- [WHAT YOU NEED TO DO]
**1)** Name every U.S. stock market index mentioned in the Wall Street article.
**2)** Reproduce the stretch of the Wall Street article that opens with the words containing "While talks between" and closes with "reach an agreement.".

Alex Veiga and Damian J. Troise
Associated Press

A late slide in big technology companies left indexes broadly lower on Wall Street, erasing an early gain and breaking a seven-day winning streak for the S&P 500.

The benchmark index, which fell 0.8% Tuesday, remains within striking distance of the all-time high it reached in February.

Gains for banks and industrial companies were offset by drops in big-name tech stocks like Apple and Microsoft. Those stocks have far outpaced the rest of the market this year as investors bet they could still thrive in a stay-at-home economy. Treasury yields rose, a sign that pessimism about the economy is waning.

In this June 30, 2020 file photo, a woman wearing a mask passes a sign for Wall Street during the coronavirus pandemic.

The S&P 500 is coming off a seven-day winning streak. Investors have grown more confident amid some positive economic data and better-than-expected results from companies reporting their second-quarter results in recent weeks that suggest corporate profits could be headed higher in the second half of this year and in 2021. Traders are also increasingly optimistic that the many pharmaceutical companies working on ways to treat COVID-19 will deliver a working vaccine in coming months.

“What is a risk worth taking is the assumption that a vaccine will be made available around year-end, and that this vaccine will help eliminate the virus in the coming year,” said Sam Stovall, chief investment strategist at CFRA Research.

The Dow Jones Industrial Average was little changed at 27,809 in the last half-hour of trading. The Nasdaq composite slid 0.9%. The Russell 2000 index of small company stocks rose 0.3%.

European and Asian markets closed broadly higher. Treasury yields rose, another sign of rising optimism among investors. Oil prices fell.

Wall Street continues to notch gains even as the broader U.S. economy continues to struggle. While there have been some positive signs, including a jobs report on Friday that showed a larger-than-expected increase in hiring in July, the economy remains hobbled by high unemployment and an uneven reopening by businesses as the number of new confirmed coronavirus cases has increased in recent weeks. The outlook for an full economic recovery is clouded by worries that the resurgence in infections could force the economy to backtrack.

Unprecedented actions by the Federal Reserve to stabilize markets this spring, including lowering interest rates and ramping up bond purchases, have made stocks attractive relative to other assets and given traders enough confidence to keep snapping up stocks.

“Very low interest rates, which not only have been supporting the price of gold, they have been making (stocks) look even more attractive, since low interest rates increase the intrinsic value of stocks,” Stovall said.

The S&P 500 has roared almost all the way back from a nearly 34% tumble in March. The benchmark index is now within 0.6% of the record high it set in February, before the pandemic slammed the economy into recession.

Meanwhile, investors continue to keep an eye on Washington for a fresh lifeline for the U.S. economy. On Saturday, Trump issued executive orders to extend an expired benefit for unemployed workers, among other things, in response to a collapse of negotiations on Capitol Hill for another economic rescue bill. Critics said the moves did not go far enough to support the economy and questioned how they would work.

While talks between Democrats and Republicans on a new economic relief package appear to have stalled, investors are still optimistic both sides will reach an agreement.

“The markets do show that they believe something is going to get passed,” said Tom Martin, senior portfolio manager at Globalt Investments.

Traders also have been grappling with uncertainty over widening antagonisms between the United States and China, the world’s largest economies. The two sides are scheduled to hold virtual trade talks at the end of the week.

The yield on the 10-year Treasury rose to 0.66% from 0.57% late Monday, a big move.

Oil prices closed lower after being up earlier. Benchmark U.S. crude oil for September delivery fell 0.8% to settle at $41.61 per barrel. Brent crude oil for October delivery fell 1.1% to settle at $44.50 per barrel.

- [DATA TO EXAMINE]
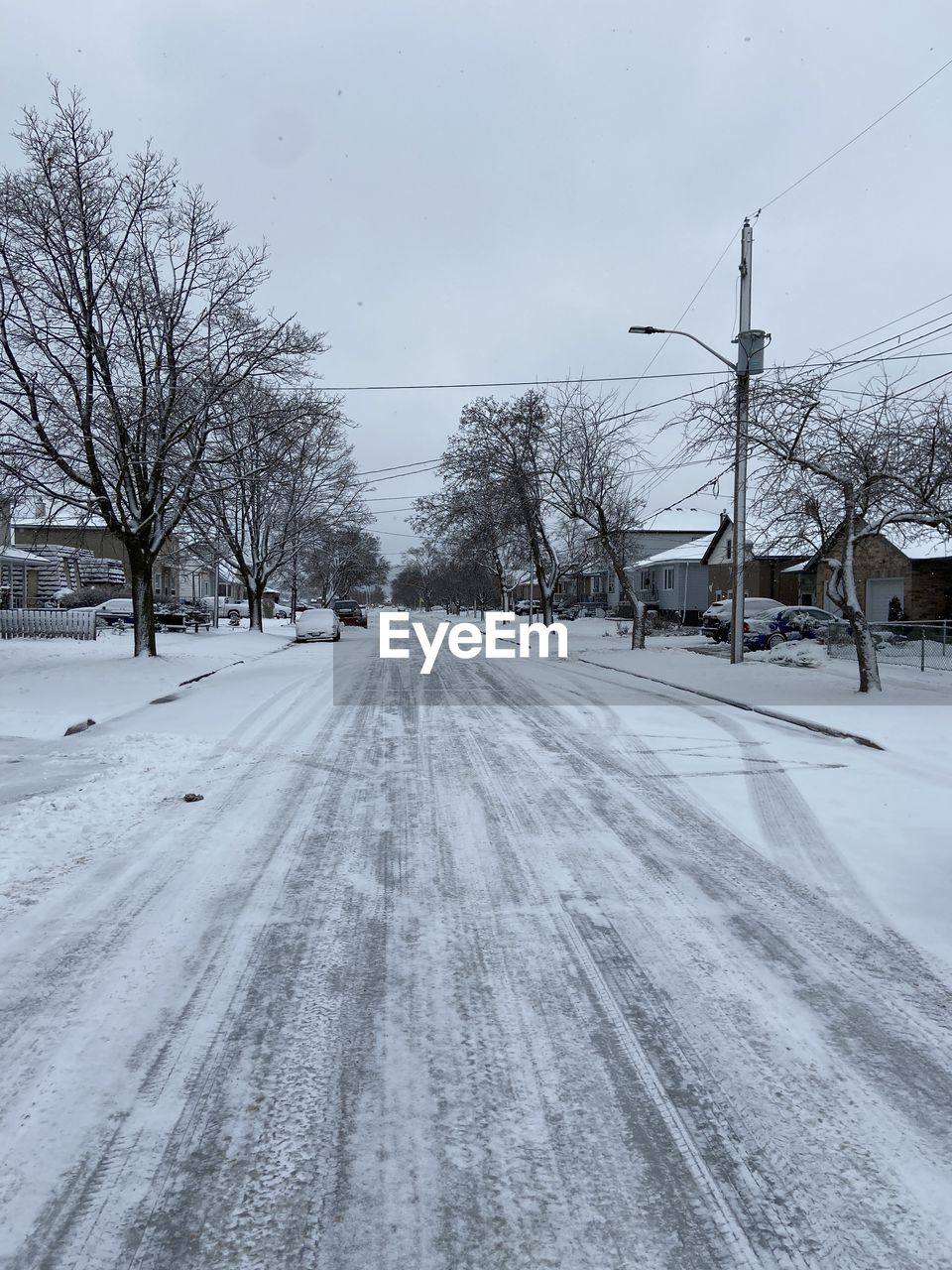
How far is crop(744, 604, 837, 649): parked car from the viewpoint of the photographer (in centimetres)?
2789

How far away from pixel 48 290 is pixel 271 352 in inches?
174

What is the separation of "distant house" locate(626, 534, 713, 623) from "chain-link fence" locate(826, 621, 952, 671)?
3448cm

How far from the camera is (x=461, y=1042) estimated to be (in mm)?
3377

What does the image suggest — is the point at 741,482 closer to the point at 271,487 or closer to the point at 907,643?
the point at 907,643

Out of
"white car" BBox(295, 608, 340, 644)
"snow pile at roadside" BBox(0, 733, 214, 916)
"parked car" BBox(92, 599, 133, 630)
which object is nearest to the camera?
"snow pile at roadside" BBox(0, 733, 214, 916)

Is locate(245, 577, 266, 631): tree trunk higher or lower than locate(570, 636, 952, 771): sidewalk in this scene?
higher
---
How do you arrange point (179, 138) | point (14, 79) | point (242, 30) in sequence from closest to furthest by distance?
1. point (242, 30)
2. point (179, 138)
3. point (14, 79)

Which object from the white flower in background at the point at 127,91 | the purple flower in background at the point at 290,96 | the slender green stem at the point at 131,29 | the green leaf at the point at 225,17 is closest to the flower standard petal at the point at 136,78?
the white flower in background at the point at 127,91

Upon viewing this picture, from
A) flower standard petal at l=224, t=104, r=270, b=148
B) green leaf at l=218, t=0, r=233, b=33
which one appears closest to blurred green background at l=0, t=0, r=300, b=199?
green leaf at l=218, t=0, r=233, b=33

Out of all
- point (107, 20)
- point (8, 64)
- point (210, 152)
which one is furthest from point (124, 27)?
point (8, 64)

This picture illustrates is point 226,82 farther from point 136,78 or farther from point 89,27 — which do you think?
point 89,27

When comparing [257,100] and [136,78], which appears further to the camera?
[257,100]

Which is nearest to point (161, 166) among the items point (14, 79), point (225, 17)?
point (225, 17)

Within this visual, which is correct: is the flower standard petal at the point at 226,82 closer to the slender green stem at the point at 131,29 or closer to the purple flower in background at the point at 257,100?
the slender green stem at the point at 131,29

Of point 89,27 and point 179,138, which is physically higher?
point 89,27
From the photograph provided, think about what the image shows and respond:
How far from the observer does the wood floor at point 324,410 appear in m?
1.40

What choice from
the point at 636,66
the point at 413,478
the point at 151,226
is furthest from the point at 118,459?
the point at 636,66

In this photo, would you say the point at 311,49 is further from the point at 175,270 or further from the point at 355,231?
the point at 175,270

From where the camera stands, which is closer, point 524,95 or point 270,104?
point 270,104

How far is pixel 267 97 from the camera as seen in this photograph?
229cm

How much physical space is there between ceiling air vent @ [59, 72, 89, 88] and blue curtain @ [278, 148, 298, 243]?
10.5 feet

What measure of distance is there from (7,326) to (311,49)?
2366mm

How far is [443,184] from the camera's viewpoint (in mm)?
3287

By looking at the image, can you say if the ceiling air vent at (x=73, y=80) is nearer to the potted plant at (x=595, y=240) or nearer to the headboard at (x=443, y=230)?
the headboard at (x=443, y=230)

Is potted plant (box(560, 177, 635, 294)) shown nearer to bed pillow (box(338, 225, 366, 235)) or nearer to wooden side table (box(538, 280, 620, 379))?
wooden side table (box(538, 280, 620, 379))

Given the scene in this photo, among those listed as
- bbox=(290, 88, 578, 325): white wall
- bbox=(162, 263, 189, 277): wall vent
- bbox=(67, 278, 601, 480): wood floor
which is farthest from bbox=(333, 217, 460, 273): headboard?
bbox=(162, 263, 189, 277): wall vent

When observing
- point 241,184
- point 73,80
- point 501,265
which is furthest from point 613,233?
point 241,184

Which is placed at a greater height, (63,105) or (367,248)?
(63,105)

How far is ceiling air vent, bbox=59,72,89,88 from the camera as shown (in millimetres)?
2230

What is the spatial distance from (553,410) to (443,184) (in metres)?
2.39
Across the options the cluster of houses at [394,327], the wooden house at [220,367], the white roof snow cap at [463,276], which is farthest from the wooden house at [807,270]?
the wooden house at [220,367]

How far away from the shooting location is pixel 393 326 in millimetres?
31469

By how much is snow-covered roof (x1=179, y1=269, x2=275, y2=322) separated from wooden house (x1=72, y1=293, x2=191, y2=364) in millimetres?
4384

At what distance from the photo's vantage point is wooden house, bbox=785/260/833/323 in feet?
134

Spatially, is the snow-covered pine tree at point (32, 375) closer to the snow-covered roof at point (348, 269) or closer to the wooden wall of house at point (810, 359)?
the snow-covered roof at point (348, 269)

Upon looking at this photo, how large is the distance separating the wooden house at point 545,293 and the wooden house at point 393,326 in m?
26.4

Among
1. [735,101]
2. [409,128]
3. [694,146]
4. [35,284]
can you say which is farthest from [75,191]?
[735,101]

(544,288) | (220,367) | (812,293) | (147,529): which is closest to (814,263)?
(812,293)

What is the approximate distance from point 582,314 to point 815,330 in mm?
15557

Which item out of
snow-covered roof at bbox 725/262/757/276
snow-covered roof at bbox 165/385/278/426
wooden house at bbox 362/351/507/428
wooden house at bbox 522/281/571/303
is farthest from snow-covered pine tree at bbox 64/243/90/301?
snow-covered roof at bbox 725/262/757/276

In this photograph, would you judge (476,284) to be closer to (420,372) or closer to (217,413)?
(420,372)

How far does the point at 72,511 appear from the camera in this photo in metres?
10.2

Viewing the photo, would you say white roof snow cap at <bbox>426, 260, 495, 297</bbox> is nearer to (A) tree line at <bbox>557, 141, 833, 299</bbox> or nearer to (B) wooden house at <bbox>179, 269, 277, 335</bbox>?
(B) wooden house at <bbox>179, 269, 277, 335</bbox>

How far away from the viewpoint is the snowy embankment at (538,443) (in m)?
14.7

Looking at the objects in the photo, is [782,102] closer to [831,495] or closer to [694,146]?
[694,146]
...
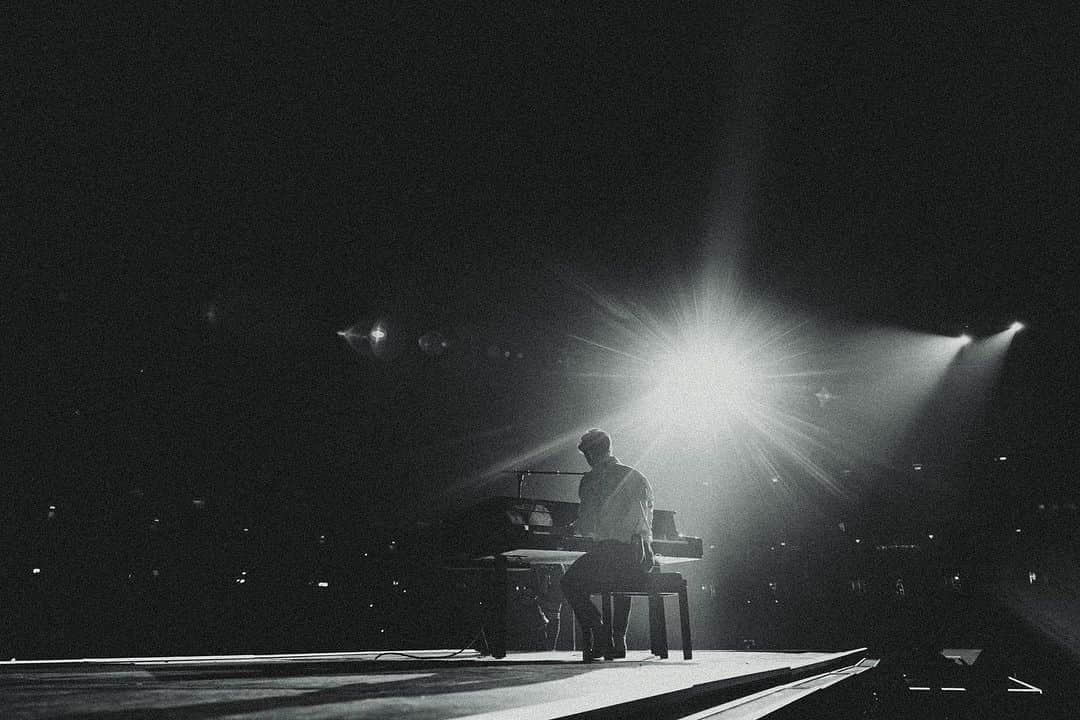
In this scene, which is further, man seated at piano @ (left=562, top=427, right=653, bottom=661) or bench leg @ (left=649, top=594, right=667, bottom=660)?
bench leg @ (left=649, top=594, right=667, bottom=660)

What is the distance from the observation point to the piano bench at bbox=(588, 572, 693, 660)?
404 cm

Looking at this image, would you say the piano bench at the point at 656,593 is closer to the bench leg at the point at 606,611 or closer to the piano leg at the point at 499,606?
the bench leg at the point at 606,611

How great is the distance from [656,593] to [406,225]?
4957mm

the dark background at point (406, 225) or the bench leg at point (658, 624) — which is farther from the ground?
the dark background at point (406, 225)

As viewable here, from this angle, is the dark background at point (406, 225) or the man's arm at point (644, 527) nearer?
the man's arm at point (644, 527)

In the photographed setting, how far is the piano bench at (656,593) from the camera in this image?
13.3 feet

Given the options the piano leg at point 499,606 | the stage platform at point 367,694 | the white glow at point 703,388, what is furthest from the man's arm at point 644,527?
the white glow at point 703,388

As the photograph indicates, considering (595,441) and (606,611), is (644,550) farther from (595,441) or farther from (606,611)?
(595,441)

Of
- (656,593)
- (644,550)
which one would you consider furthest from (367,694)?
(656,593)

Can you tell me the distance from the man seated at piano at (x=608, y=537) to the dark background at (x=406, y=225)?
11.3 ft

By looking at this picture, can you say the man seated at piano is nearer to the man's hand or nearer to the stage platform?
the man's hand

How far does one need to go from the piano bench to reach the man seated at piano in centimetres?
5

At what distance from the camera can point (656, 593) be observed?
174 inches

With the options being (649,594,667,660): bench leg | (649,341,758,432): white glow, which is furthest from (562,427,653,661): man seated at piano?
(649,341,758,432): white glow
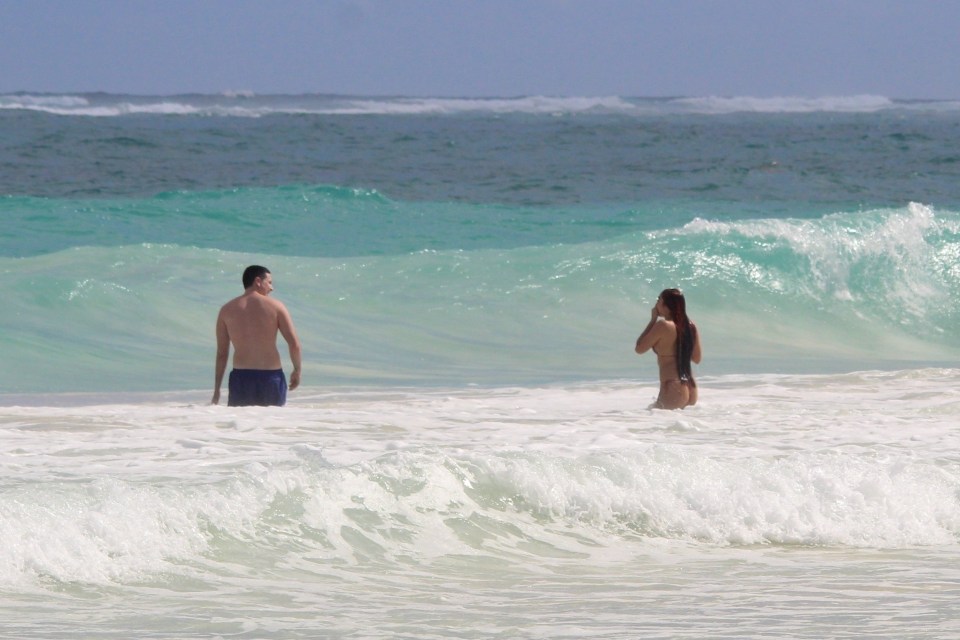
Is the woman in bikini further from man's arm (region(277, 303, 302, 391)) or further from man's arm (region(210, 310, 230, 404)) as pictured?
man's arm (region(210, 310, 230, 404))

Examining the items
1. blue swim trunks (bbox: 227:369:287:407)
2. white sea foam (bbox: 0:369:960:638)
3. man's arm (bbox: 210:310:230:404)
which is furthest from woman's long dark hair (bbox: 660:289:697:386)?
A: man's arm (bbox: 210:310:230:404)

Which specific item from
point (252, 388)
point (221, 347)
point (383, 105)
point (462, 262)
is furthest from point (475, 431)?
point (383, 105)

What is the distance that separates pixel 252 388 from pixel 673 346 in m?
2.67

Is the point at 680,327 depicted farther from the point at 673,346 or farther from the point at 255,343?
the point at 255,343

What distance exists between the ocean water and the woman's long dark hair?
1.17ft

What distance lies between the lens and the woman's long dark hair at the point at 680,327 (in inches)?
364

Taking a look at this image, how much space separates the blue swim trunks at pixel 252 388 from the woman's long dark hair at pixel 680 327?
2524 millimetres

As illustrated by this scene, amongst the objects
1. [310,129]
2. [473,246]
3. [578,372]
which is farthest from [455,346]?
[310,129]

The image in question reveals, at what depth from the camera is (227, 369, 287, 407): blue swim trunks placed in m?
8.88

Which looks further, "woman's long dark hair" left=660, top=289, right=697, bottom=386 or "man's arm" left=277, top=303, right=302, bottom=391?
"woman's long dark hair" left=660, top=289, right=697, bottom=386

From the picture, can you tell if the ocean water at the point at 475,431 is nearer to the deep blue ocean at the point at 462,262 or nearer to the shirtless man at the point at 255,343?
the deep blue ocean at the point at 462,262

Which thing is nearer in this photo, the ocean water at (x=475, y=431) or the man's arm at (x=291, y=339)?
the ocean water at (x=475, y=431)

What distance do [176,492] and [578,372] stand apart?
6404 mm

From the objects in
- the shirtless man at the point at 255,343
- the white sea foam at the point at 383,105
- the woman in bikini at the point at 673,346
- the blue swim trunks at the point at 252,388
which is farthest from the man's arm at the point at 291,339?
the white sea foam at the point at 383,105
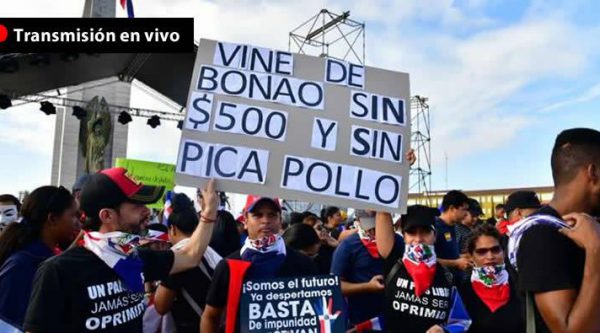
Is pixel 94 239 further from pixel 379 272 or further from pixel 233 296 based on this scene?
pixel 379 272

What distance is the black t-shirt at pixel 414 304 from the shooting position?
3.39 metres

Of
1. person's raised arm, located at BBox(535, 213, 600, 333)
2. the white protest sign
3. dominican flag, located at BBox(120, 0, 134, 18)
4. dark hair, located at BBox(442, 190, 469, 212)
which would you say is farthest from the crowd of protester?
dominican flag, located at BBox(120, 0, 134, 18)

- [TASK RESPONSES]
**1)** S&P 500, Dow Jones Industrial Average, Nasdaq composite, Russell 2000

**2)**
While talks between Democrats and Republicans on a new economic relief package appear to have stalled, investors are still optimistic both sides will reach an agreement.